As of Week 9, I have made a significant change in the model.
My model requires that the scores of game performances are adjusted for the number of games that teams have played. This is because the matrix operation that is the cornerstone of the rankings otherwise gives an advantage to teams that have played more games.
My mistake was that previously games were adjusted for the number of total games a team had played, whereas they should have been adjusted for the number of Division I games they had played, since my model only includes Division I games. This had the effect of disadvantaging some teams who had played inter-divisional competitions, and this led to some collateral damage across the board.
Some teams who in particular benefited from this change include Furman (17), Georgia (77), Winthrop (82), Kansas (1), and Duke (2).

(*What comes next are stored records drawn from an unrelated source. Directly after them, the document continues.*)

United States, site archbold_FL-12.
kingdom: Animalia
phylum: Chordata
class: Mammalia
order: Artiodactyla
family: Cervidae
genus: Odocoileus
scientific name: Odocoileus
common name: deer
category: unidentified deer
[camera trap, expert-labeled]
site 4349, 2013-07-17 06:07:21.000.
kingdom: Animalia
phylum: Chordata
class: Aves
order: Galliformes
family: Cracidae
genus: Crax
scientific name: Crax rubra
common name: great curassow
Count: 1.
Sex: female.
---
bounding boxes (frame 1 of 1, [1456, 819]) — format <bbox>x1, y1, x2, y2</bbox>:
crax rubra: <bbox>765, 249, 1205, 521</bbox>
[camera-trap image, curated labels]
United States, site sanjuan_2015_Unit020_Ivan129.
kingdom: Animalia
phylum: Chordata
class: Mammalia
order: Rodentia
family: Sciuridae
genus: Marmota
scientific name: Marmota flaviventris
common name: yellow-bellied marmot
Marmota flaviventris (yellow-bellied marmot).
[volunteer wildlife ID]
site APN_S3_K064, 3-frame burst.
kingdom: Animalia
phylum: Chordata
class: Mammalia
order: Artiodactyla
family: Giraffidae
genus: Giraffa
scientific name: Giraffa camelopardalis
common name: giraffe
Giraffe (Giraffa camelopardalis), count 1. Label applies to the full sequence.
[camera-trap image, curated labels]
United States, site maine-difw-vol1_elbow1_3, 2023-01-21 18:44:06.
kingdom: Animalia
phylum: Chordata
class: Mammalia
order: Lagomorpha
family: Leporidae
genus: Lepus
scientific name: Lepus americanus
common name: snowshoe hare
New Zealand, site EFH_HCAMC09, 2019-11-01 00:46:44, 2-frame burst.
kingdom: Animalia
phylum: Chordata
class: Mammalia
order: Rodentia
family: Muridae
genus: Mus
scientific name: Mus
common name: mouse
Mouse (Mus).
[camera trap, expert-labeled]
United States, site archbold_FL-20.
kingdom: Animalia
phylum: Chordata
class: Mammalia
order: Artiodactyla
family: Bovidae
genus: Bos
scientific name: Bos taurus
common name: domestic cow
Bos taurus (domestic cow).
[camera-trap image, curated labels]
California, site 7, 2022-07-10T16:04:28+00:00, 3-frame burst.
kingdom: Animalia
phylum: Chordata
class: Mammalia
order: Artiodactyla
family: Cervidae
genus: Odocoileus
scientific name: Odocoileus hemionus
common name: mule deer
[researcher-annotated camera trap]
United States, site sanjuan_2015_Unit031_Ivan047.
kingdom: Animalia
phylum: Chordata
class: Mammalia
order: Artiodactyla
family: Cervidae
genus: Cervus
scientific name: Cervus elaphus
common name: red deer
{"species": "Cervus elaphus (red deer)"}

What anybody who has followed will probably notice the most is that Maryland no longer dominates the ranking, and Kansas and Duke hold the top two spots by a significant margin.
My rankings are also tracked by Kenneth Massey at Massey Ratings, where they are compared to the composite rankings of many different systems. Whereas before my correlation to the composite was r ~ .90, it has significantly improved since the change to r ~.965. Not that correlation to the composite necessarily indicates better accuracy/predictive power, but at the minimum it proves that I’m not crazy.
Going forward there should be much fewer anomalies in my rankings (but there are always some… I’m looking at you Furman and Baylor). With this new model, I hope to soon publish game predictions, rankings based on expected margin of victory (à la Sagarin) and have a strong predictive model in time for March Madness.